Hindus accused of distorting school texts
Panel points out pro-nationalist alterations
February 18, 2013
Once upon a time a tiger wanted to eat a cow, but he obliged her last request to nurse her calf and let her go. Surprisingly the cow returned to be eaten. The tiger was so overwhelmed by his victim’s honesty that he committed suicide.
At least, that’s how children used to learn the popular fable.
Now, elementary school textbooks in Karnataka have a new version of the fable, with some additional lines on the evils of eating beef. Activists say the change is part of a ploy by the Hindu nationalist Bharatiya Janata Party (BJP) party, which rules the southern state, to spread its beliefs in schools.
“This is indoctrination of children,” said social activist Suresh Bhat Bhakrabail, part of a panel that conducted a study of the textbooks last month. “It’s dangerous for the nation and for its secular credentials.”
The panel of teachers, researchers and academics found several instances of “the infiltration of the ideology of the right-wing nationalists,” it said in its report.
Social sciences textbooks claim that Aryan and Vedic civilizations have their roots in the Indus Valley and that Buddhism and Jainism are offshoots of Hinduism, although historians have suggested otherwise.
The textbooks also glorify medieval kings as patrons of Hinduism.

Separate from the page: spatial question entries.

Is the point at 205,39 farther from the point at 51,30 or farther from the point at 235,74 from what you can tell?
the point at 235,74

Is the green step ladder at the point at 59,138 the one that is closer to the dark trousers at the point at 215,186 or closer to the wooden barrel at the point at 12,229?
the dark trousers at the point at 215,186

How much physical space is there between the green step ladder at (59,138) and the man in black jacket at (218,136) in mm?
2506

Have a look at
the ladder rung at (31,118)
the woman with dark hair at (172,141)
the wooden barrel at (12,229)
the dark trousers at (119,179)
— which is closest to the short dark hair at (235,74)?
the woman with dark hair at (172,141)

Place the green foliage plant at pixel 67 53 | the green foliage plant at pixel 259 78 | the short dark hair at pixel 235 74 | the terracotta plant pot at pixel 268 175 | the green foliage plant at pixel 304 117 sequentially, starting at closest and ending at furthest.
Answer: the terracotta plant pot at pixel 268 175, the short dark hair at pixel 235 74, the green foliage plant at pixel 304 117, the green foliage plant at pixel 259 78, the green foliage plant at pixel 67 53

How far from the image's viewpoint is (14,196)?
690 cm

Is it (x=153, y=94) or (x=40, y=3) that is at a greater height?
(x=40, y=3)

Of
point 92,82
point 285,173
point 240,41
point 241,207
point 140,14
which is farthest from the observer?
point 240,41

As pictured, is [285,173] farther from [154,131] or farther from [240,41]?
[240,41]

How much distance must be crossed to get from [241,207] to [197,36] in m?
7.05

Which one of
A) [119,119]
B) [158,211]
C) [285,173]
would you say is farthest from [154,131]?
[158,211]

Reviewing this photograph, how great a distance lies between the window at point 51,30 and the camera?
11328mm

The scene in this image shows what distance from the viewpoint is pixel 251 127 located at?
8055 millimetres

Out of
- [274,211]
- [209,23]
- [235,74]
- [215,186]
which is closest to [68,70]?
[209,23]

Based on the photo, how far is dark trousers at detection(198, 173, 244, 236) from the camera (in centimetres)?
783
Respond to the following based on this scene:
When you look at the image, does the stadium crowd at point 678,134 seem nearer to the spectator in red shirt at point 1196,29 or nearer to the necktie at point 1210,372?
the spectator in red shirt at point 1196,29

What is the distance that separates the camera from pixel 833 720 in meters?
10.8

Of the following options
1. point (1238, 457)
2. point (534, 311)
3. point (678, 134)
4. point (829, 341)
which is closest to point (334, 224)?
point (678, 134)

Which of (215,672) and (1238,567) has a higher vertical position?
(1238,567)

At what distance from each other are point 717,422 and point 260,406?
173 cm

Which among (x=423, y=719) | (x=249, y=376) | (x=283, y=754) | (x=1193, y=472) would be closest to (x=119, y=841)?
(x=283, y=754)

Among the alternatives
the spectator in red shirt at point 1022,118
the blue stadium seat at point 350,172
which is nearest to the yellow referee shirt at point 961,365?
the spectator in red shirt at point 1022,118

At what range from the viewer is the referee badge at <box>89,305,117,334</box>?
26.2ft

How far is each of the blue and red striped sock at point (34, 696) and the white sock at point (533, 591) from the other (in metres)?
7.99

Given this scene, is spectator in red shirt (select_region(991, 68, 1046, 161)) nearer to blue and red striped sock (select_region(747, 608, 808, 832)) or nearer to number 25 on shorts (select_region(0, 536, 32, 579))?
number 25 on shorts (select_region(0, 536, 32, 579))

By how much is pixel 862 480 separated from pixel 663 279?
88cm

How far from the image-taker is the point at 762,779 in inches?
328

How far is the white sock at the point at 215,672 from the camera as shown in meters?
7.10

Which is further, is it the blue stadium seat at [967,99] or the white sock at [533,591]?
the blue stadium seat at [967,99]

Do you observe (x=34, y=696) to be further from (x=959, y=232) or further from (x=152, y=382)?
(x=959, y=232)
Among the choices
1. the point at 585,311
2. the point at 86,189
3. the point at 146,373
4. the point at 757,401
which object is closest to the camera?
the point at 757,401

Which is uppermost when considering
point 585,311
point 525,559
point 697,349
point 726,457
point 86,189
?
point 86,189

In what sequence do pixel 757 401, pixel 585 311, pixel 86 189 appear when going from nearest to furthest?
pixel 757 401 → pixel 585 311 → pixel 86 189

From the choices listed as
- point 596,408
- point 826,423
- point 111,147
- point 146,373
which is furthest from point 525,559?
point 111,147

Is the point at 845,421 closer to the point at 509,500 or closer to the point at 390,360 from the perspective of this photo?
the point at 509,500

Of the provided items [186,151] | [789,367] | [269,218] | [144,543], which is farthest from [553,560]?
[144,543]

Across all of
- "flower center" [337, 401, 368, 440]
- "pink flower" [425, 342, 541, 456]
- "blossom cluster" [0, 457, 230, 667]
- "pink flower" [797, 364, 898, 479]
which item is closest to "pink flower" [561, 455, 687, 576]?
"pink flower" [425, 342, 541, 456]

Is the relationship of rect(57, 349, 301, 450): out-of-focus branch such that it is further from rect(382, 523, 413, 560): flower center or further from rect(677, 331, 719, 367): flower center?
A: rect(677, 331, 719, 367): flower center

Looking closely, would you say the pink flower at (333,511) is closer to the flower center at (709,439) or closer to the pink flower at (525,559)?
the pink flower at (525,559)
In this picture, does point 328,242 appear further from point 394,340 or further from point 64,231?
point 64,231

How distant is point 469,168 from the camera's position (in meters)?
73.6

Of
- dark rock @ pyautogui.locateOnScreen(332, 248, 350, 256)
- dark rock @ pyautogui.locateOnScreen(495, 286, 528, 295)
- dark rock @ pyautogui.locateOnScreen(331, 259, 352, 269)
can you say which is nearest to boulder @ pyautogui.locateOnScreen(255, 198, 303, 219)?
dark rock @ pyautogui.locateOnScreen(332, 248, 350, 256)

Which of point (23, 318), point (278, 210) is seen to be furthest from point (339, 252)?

“Only their wars against Muslim rulers and European rulers have been emphasized and explained, without mentioning the wars and revolts against neighboring Hindu rulers,” said Francis D’souza, a researcher at Kuvempu University who drafted the report.
Karnataka education minister Vishweshwara Hegde Kageri insisted that history should be shown in a new light.
“We can look at the Indian campaign of Alexander the Great in two ways,” he said.
“What we have taught for years gives children an inferiority complex. King Porus’ heroic resistance at the country’s northwestern border makes children proud,” Kageri said in a meeting of the state legislature last week.
Some claims are less open to interpretation. An earlier version of a social sciences textbook showed a map of India that included parts of Pakistan, Afghanistan, China and Southeast Asia, corresponding to ultranationalist claims. Social Science Textbook Committee chairman Vijay Ponachha Tabanda said the map was removed last year.
BJP, a party that opposes religious conversion, minority rights and beef slaughter, was accused of distorting history when it led a national coalition government in the late 1990s.
The National Council for Educational Research and Training, the body responsible for devising the national curriculum, has asked the state education department to explain the alleged distortions.